D’où pourrait donc être attendu un témoignage juste sur celui qui franchit cette passe, sinon d’un autre qui, comme lui, l’est encore, cette passe […]. C’est ce que je vous proposerai tout à l’heure comme l’office à confier pour la demande du devenir analyste de l’École à certains que nous y dénommerons : passeurs.
Ils auront chacun été choisi par un analyste de l’École, celui qui peut répondre de ce qu’ils sont en cette passe ou de ce qu’ils y soient revenus, bref encore liés au dénouement de leur expérience personnelle.

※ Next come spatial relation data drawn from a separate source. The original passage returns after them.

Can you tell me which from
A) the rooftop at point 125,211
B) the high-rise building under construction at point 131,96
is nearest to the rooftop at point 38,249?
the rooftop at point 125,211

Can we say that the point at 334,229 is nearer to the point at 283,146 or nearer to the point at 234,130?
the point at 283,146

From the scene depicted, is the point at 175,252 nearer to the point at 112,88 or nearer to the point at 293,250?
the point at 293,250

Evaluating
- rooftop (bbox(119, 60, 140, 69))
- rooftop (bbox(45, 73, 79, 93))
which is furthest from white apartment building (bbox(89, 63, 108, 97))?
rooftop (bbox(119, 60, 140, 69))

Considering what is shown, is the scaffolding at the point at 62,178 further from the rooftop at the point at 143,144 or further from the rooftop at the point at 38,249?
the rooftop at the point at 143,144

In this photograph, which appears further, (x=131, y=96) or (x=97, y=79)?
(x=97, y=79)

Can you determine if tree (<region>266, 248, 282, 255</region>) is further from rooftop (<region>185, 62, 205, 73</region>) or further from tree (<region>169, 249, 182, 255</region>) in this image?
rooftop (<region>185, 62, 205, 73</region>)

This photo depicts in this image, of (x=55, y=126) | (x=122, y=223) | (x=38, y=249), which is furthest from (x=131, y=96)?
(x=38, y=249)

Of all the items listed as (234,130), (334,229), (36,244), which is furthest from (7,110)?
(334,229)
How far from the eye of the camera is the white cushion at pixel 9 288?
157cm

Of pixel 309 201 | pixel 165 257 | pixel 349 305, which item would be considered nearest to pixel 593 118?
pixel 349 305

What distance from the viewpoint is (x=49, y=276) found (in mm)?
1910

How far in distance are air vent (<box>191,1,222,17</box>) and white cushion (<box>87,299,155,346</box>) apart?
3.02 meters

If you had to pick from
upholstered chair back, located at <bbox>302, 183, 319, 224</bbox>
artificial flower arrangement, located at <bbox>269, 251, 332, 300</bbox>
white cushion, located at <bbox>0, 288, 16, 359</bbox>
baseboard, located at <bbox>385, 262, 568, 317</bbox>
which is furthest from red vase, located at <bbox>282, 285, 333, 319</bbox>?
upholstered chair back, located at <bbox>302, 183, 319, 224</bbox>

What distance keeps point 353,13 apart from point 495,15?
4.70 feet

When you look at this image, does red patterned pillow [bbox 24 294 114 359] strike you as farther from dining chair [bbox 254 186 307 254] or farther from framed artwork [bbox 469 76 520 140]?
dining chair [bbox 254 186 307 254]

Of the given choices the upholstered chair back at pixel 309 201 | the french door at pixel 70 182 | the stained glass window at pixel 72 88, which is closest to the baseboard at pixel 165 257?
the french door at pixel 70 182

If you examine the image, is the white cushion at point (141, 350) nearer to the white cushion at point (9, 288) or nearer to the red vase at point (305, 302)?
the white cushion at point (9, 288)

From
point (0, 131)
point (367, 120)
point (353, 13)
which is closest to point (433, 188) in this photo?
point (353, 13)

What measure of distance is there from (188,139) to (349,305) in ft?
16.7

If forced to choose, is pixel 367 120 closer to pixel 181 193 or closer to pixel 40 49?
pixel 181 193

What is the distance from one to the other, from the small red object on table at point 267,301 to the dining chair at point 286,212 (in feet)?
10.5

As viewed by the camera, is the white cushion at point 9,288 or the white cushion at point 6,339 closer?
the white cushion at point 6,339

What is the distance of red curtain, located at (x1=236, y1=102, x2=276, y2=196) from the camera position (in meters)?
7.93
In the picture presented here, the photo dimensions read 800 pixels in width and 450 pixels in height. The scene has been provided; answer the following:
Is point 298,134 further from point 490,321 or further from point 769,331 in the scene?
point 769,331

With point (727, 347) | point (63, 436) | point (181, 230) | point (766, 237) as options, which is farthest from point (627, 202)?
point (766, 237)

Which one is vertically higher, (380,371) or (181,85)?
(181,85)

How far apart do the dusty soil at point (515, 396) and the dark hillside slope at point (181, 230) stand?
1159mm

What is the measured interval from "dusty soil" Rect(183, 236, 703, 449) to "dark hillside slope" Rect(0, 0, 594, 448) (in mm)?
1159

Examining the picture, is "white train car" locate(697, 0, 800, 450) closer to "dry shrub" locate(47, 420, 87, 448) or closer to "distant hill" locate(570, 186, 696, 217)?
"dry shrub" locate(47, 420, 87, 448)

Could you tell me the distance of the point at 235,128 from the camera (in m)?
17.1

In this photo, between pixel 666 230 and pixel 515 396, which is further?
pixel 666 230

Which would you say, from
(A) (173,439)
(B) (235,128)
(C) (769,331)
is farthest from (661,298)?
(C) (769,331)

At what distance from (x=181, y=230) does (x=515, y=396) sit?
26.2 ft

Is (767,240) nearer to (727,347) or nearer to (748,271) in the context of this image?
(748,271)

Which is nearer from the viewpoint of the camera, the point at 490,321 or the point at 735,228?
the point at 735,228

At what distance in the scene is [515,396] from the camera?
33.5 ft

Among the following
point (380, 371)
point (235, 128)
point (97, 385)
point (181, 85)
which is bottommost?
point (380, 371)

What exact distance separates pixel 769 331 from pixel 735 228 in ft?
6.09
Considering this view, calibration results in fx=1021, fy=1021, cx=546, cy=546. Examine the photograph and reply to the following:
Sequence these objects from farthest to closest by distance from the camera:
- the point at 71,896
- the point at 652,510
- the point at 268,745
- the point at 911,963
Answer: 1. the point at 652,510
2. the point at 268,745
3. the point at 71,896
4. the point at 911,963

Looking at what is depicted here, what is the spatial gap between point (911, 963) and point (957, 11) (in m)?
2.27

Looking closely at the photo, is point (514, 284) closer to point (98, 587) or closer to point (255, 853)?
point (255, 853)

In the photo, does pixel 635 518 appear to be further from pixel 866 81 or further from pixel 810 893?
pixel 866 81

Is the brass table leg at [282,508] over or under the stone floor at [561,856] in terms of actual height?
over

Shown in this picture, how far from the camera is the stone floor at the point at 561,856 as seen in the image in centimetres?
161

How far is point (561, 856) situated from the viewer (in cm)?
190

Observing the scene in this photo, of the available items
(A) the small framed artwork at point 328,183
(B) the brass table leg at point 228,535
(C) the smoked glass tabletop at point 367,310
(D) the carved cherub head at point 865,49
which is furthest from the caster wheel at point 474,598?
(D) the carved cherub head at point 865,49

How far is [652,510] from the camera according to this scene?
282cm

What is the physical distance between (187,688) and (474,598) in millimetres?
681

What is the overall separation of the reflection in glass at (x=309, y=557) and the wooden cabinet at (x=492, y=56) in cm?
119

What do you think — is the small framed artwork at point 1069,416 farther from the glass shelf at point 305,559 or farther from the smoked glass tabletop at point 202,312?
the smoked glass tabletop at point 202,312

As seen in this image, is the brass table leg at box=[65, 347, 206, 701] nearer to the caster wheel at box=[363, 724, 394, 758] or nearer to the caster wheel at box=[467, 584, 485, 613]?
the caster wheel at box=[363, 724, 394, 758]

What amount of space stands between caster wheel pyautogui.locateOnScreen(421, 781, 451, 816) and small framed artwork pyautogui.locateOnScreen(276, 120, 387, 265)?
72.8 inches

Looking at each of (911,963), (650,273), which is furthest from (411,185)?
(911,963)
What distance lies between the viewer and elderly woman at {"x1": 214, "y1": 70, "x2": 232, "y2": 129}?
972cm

C’est à eux qu’un psychanalysant, pour se faire autoriser comme analyste de l’École, parlera de son analyse, et le témoignage qu’ils sauront accueillir du vif même de leur propre passé sera de ceux que ne recueille jamais aucun jury d’agrément. La décision d’un tel jury en serait donc éclairée, ces témoins bien entendu n’étant pas juges. Inutile d’indiquer que cette proposition implique une cumulation de l’expérience, son recueil et son élaboration, une sériation de sa variété, une notation de ses degrés. [Cette] expérience ne peut pas être éludée. Ses résultats doivent être communiqués.
Faire interdiction de ce qui s’impose de notre être, c’est nous offrir à un retour de destinée qui est malédiction. Ce qui est refusé dans le symbolique, rappelons-en le verdict lacanien, reparaît dans le réel.